Examining the influence of antenatal care visits and skilled delivery on neonatal deaths in Ghana

Type Journal Article - Applied Health Economics and Health Policy
Title Examining the influence of antenatal care visits and skilled delivery on neonatal deaths in Ghana
Volume 12
Issue 5
Publication (Day/Month/Year) 2014
Page numbers 511-522
URL https://link.springer.com/article/10.1007/s40258-014-0103-z

Many Sub-Saharan African countries may not achieve the Millennium Development goal of reducing child mortality by 2015 partly due to the stalled reduction in neonatal deaths, which constitute about 60 % of infant deaths. Although many studies have emphasized the importance of accessible maternal healthcare as a means of reducing maternal and child mortality, very few of these studies have explored the affordability and accessibility concerns of maternal healthcare on neonatal mortality.

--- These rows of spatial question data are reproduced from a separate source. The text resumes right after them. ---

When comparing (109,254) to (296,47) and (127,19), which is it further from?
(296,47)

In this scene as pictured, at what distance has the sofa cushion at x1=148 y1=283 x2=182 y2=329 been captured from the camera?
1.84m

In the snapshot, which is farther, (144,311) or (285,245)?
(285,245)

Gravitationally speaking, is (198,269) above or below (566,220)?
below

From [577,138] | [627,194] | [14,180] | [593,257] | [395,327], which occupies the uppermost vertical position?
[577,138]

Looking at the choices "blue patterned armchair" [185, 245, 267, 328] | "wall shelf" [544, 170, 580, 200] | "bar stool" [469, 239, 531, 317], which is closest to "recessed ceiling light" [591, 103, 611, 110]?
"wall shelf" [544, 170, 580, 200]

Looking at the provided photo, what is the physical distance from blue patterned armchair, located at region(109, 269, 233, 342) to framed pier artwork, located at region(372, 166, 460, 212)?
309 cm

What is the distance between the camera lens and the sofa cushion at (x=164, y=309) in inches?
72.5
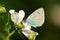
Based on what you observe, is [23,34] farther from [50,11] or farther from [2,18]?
[50,11]

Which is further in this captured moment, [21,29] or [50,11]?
[50,11]

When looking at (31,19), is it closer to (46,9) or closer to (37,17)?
(37,17)

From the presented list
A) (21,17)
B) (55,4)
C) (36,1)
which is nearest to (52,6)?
(55,4)

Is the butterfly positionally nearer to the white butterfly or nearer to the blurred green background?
the white butterfly

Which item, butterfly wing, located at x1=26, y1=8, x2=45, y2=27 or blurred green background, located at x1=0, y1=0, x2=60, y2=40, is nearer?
butterfly wing, located at x1=26, y1=8, x2=45, y2=27

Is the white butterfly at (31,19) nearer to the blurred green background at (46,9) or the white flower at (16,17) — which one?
the white flower at (16,17)

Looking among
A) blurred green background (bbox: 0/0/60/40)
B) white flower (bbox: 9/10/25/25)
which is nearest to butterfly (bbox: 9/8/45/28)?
white flower (bbox: 9/10/25/25)

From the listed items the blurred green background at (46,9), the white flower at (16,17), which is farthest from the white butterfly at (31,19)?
the blurred green background at (46,9)

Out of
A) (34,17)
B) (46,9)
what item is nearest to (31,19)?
(34,17)
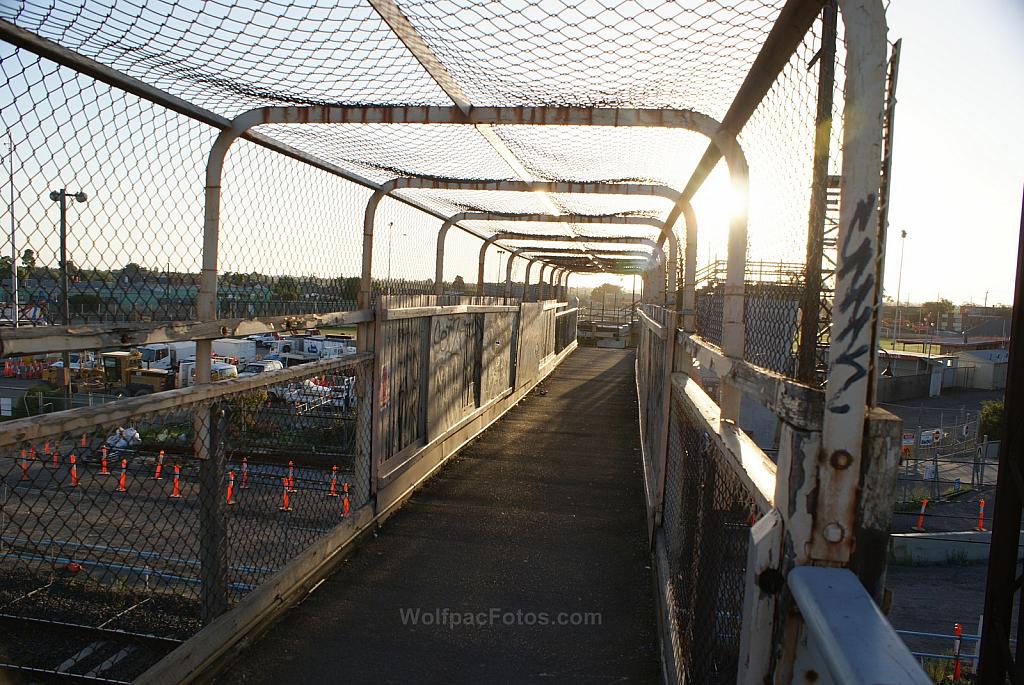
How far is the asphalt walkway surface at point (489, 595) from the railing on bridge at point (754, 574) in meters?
0.61

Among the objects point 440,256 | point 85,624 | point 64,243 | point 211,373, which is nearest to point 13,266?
point 64,243

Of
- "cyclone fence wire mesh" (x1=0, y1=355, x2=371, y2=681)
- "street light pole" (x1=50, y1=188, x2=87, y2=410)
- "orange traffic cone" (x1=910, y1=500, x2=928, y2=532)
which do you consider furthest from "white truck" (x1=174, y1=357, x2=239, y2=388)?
"orange traffic cone" (x1=910, y1=500, x2=928, y2=532)

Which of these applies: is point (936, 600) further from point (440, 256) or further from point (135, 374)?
point (135, 374)

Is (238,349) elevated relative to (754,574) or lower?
lower

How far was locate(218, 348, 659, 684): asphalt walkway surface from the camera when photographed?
373 centimetres

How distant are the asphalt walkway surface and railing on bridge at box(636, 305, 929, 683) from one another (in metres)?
0.61

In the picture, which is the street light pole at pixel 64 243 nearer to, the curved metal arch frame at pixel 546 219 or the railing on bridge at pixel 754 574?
the railing on bridge at pixel 754 574

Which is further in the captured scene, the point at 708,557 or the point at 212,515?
the point at 212,515

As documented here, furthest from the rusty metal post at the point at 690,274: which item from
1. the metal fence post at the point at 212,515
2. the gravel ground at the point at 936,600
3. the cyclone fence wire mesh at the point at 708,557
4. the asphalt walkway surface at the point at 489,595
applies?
the gravel ground at the point at 936,600

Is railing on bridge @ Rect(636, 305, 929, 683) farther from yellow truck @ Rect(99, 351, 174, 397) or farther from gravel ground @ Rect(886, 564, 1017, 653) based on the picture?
yellow truck @ Rect(99, 351, 174, 397)

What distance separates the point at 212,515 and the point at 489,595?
1.87m

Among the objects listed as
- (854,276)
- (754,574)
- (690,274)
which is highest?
(690,274)

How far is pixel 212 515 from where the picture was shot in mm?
3662

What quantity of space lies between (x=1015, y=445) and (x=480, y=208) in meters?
7.46
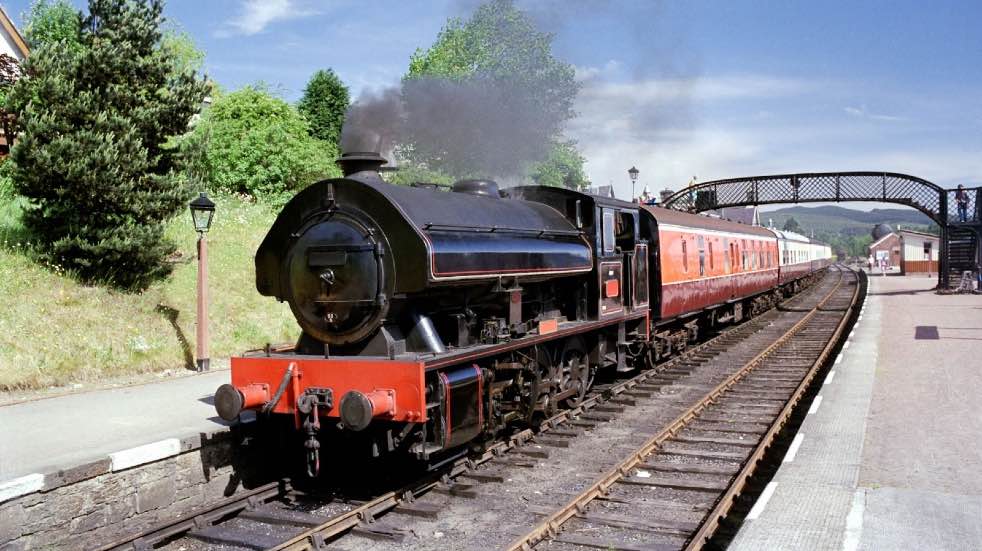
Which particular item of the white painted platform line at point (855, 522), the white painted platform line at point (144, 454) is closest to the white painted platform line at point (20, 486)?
the white painted platform line at point (144, 454)

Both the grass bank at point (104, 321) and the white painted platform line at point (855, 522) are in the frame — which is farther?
the grass bank at point (104, 321)

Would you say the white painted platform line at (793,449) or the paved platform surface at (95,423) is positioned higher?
the paved platform surface at (95,423)

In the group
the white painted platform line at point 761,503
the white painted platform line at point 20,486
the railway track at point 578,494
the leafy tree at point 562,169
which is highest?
the leafy tree at point 562,169

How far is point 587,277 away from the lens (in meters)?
9.99

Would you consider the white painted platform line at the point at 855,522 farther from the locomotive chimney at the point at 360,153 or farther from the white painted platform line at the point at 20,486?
the white painted platform line at the point at 20,486

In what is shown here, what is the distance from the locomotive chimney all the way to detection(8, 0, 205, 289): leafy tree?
5234 mm

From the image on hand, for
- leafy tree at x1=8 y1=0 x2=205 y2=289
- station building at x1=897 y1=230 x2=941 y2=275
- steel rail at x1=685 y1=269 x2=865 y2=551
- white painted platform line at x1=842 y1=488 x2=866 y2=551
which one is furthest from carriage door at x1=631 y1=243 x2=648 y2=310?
station building at x1=897 y1=230 x2=941 y2=275

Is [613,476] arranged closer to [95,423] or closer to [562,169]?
[95,423]

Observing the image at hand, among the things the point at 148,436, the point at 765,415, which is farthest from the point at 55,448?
the point at 765,415

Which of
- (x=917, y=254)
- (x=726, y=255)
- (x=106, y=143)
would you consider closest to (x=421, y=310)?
(x=106, y=143)

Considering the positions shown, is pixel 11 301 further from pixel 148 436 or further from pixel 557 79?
pixel 557 79

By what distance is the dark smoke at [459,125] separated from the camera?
932cm

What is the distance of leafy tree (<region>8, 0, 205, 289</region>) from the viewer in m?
11.7

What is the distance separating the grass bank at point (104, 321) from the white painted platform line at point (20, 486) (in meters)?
4.56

This study bridges this research gap as it aims to investigate whether the number of antenatal visits and skilled delivery are associated with the risk of neonatal deaths in Ghana.


Using individual level data of women in their reproductive years from the 2008 Demographic and Health Survey, the study employs an instrumental variable strategy to deal with the potential endogeneity of antenatal care visits.


Estimates from the instrumental variable estimation show that antenatal care visits reduce the risk of neonatal death by about 2 %, while older women have an approximately 0.2 % higher risk of losing their neonates than do younger women.


Findings suggest that women who attend antenatal visits have a significantly lower probability of losing their babies in the first month of life. Further, results show that women’s age significantly affects the risk of losing their babies in the neonatal stage. However, the study finds no significant effect of skilled delivery and education on neonatal mortality.